[Selected extract]
• • • • •

In the case of Lucent, the stock fell from around $80.00/share to around $50.00/share literally over night. A stop-loss order would have sold at $50.00 while the stop-limit order would not have been processed until the share price had risen back above $72.00/share (which did happen briefly a few weeks later). For the sake of your portfolio balance, always be sure you understand the types of trades you are using, their risks, and how they may affect your profits and losses.
Always keep a record of any financial statements or letters your financial adviser mails to you, or you mail to them. It's a good idea to keep your records separated by account, and year. I keep my records in several notebooks, which are locked in a fire resistant home safe. It's also a good idea to keep copies of your records in a second location, such as a safe deposit box. If there are any future question about your investments, or you have to go over your accounts, everything will be in an easy to find location, even if your primary records are destroyed.
I try to take a long term view on any investment and not let the immediate emotional considerations dictate where I make my investments or when I buy or sell. Never fall in love with any stock, the stock will never love you back and that's a good recipe for a broken heart (and bank book). I usually buy a stock using a limit order, setting the price a little lower than the current price, rather than buying at market. On some of my investments I write short term covered calls (three to twelve months out) with a strike price at least 20% higher than I paid (after commissions). This means I get an immediate boost to my portfolio (the money I get from selling the call) and should the stock rise 20% above my cost (and my option is assigned) I get to reap the profit and then decide if I still like the investment and want to place a limit order and take advantage of the short term market fluctuations to buy the shares below the strike price, or see if my money would be better invested elsewhere. These aren't very exciting ways to build a portfolio; but if you find investing exciting, you're doing something wrong. As for me it's meant I could sleep well at night and that's worth a lot.

• • • • •

[Stored data]
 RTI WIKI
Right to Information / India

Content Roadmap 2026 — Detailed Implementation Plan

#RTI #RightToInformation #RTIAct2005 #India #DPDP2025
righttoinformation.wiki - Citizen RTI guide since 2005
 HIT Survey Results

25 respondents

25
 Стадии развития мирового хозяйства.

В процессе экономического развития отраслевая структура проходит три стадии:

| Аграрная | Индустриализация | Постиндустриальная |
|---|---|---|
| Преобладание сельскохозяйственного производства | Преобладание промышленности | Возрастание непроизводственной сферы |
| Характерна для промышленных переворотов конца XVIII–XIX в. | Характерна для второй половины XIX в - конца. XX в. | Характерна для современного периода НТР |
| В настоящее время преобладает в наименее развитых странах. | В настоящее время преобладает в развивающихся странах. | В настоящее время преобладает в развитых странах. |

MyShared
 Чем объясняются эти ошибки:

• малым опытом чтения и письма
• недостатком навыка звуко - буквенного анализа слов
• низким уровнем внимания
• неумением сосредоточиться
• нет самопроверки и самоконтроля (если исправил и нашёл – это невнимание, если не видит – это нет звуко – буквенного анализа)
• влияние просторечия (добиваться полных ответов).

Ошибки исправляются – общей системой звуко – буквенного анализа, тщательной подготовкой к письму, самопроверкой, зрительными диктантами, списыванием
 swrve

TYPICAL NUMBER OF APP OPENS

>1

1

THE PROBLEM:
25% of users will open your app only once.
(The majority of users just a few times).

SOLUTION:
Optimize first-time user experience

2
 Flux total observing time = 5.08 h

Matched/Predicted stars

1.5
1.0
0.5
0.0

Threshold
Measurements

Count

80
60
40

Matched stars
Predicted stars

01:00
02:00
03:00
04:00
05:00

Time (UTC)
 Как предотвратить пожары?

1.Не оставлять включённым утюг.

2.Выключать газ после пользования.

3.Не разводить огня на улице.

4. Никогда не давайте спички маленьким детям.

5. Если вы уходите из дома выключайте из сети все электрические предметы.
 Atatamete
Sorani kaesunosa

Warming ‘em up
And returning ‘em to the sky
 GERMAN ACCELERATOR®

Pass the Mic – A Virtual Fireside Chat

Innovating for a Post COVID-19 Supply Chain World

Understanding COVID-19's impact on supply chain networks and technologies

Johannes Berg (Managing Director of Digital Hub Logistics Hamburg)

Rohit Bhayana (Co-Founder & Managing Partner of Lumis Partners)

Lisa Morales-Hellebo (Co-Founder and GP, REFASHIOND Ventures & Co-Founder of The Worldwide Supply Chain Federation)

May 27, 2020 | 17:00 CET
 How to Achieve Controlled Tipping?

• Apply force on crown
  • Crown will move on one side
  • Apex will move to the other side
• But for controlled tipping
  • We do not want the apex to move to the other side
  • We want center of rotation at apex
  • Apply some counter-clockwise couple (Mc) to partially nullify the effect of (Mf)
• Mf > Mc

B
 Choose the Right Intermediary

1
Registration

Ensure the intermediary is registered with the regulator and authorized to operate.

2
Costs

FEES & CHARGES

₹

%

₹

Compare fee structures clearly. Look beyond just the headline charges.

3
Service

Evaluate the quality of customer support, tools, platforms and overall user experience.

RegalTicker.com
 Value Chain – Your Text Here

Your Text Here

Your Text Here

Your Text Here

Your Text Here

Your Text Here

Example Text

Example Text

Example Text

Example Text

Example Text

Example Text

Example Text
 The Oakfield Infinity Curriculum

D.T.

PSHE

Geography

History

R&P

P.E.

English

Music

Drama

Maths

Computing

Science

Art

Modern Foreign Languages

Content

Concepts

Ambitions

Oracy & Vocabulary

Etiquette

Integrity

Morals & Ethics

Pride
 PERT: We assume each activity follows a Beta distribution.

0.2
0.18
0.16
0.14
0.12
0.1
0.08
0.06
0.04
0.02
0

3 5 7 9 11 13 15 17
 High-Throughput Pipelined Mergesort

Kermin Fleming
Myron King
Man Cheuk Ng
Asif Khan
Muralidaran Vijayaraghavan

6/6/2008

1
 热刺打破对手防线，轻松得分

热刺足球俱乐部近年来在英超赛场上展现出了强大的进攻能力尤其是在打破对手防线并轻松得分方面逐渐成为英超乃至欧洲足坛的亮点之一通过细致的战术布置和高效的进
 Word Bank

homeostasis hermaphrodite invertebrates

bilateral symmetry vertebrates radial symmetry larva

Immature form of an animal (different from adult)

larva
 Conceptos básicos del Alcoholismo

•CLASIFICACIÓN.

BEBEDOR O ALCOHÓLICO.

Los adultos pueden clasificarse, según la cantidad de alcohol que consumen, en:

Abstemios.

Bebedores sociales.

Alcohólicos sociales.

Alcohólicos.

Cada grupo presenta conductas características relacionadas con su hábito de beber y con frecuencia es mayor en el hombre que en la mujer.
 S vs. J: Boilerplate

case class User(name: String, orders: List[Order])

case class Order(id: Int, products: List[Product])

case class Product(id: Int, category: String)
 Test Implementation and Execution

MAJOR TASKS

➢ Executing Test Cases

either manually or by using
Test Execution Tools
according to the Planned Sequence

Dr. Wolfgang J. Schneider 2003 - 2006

• • • • •

[Work to complete]
1) According to the text on personal investing, why should copies of financial records be kept in a second location? Answer in one to three sentences.
2) Decide whether each statement agrees with the text on personal investing. Answer yes or no for each, and quote the deciding words of the text.
(a) The Lucent stock dropped from around $80.00/share to around $50.00/share over a period of several weeks.
(b) The writer keeps records in notebooks stored in a fire resistant home safe.
(c) The writer usually buys a stock at market.
3) In the text on personal investing, what strike price does the writer set when writing short term covered calls?
The records have no connection to the text on personal investing.

[Answers to the exercise]
1) Keeping copies somewhere else, such as a safe deposit box, means that if questions about your investments come up or you have to go over your accounts, everything will be in an easy-to-find location. This holds even if your primary records are destroyed.

2)
(a) No: "the stock fell from around $80.00/share to around $50.00/share literally over night"
(b) Yes: "I keep my records in several notebooks, which are locked in a fire resistant home safe."
(c) No: "I usually buy a stock using a limit order, setting the price a little lower than the current price, rather than buying at market."

3) The strike price is at least 20% higher than the writer paid, after commissions.